§ **Data supplied**:
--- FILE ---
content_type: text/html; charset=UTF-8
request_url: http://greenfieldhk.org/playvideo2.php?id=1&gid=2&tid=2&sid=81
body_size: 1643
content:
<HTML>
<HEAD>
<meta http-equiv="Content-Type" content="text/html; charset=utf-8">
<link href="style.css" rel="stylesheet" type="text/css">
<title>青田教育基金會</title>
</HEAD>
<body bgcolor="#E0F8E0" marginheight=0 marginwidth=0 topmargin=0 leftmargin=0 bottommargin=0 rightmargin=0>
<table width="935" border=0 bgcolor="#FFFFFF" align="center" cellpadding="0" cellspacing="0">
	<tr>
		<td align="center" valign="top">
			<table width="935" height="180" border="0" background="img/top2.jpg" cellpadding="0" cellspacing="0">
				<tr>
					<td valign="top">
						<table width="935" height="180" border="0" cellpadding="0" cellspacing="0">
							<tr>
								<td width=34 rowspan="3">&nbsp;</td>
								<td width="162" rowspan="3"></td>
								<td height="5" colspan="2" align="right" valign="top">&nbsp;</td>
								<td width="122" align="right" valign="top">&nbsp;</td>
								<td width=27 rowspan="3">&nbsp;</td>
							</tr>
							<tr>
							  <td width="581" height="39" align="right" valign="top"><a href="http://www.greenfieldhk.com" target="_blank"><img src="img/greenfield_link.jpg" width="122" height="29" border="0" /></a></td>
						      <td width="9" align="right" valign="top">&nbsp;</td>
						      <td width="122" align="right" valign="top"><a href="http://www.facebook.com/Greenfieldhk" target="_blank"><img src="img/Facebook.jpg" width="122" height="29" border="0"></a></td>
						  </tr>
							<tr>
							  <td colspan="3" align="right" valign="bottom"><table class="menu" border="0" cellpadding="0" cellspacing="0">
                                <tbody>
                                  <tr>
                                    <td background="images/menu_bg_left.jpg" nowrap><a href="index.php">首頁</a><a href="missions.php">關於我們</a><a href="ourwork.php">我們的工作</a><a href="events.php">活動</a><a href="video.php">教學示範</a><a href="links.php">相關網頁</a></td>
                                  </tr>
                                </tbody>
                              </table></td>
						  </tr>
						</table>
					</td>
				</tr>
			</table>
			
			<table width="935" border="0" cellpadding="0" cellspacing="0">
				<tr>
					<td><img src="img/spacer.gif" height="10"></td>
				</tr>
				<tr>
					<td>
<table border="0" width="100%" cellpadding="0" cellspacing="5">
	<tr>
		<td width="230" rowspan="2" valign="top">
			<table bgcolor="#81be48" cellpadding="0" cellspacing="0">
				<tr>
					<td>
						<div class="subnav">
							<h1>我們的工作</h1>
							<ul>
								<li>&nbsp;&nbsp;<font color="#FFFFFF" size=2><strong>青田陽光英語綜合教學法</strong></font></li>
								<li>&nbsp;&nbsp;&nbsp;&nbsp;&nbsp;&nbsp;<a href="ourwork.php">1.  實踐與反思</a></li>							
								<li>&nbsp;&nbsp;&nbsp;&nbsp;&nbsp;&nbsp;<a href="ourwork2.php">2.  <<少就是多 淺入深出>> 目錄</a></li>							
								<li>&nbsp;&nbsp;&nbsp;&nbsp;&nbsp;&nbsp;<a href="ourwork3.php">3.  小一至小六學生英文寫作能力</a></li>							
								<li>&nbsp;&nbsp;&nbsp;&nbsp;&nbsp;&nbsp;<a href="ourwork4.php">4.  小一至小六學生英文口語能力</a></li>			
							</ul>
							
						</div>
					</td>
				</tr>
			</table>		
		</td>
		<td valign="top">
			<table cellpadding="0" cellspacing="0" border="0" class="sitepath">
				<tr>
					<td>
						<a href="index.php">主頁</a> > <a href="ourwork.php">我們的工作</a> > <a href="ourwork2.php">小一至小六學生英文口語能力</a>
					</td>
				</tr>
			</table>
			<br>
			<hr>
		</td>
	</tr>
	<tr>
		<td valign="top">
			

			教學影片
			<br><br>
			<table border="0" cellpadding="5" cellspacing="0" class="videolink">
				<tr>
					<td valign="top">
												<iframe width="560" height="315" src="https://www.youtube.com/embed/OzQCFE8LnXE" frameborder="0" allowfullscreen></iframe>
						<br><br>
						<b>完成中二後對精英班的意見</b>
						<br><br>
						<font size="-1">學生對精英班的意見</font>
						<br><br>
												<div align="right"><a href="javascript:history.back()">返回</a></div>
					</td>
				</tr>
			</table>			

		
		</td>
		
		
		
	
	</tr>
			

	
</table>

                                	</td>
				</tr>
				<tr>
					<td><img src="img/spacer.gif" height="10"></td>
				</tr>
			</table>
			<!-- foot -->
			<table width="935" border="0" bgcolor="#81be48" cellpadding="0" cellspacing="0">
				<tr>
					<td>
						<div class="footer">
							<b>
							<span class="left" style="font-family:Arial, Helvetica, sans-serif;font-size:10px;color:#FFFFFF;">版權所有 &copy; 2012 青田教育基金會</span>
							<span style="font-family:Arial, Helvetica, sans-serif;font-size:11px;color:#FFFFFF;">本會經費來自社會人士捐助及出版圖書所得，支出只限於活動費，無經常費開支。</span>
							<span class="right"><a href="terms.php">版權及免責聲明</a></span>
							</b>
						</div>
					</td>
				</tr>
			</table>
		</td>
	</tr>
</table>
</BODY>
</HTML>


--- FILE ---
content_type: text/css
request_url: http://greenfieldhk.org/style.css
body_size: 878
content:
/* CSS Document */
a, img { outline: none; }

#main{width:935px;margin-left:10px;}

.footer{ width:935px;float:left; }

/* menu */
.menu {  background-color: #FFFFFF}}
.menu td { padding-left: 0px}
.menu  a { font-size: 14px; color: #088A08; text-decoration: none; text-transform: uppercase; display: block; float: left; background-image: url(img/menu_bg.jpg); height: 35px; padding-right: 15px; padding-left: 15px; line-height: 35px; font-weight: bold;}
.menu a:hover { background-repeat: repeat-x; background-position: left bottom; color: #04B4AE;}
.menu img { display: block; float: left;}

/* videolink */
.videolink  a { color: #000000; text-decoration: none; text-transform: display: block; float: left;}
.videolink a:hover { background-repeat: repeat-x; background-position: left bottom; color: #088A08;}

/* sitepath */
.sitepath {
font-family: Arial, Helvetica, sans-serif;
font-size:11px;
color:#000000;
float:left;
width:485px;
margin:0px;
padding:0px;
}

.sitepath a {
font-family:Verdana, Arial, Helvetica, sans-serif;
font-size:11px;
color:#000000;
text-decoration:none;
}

§ **What is needed**:
Extract all lines from the material above that include the word "colspan".

§ **Response to this task**:
								<td height="5" colspan="2" align="right" valign="top">&nbsp;</td>
							  <td colspan="3" align="right" valign="bottom"><table class="menu" border="0" cellpadding="0" cellspacing="0">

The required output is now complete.